Quando um antibiótico é usado em larga escala, durante um longo período, surge a possibilidade de a bactéria onde este atua se tornar resistente ao antibiótico: o fármaco deixa de fazer efeito e já não consegue controlar a infeção.

Como consequência, a bactéria multiplica-se, a infeção aumenta e o antibiótico é absolutamente ineficaz. Nestes casos, diz-se que a bactéria ganhou resistência ao antibiótico.

Mas, como é que isto, na prática, se processa? Para um antibiótico funcionar este tem de se ligar à bactéria que vai combater. O que acontece quando uma bactéria ganha resistência é que esta adquire uma mutação genética que faz com que o antibiótico não se consiga mais ligar.

 Ora, se o fármaco não se liga ao seu alvo, então é evidente que a sua ação será nula. Uma vez que as bactérias com mutação estão em vantagem em termos de sobrevivência, então acabam por se multiplicar exponencialmente, até se atingir um ponto em que todas as bactérias têm essa mutação e, portanto, todas as bactérias dessa estirpe são resistentes ao antibiótico.

Mas até na resistência aos antibióticos a gepotidacina está em vantagem. Isto porque o seu mecanismo de ação implica que esta se ligue a duas enzimas da bactéria (a topoisomerase girase tipo II e a topoisomerase IV).

Ou seja, para uma bactéria se tornar resistente à gepotidacina, esta tem de acumular pelo menos duas mutações nestas proteínas em específico, o que é muito menos provável de acontecer.

“Esta descoberta é crítica porque significa que, para se obter resistência à geoptidacina, terá de haver mutações simultâneas em duas enzimas distintas. Isto torna muito menos provável o desenvolvimento de resistência”, diz Neil Osheroff, investigador da Universidade de Venderbilt e autor principal do estudo.

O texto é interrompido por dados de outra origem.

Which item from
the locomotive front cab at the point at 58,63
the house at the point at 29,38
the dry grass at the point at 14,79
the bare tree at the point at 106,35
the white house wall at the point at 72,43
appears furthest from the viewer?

“Assim que a gepotidacina entrar em uso clínico regular, e à medida em que começarem a surgir evidências da sua utilização, os sinais de resistência devem ser monitorizados”, acrescenta Osheroff.

“A economia na saúde deve ser desenvolvida de modo a moderar o entusiasmo clínico em relação a novos antibióticos, de modo a controlar os episódios de resistência que advêm, sobretudo, de uma utilização desenfreada e, muitas vezes, desnecessária” explica o autor do estudo, em nota final.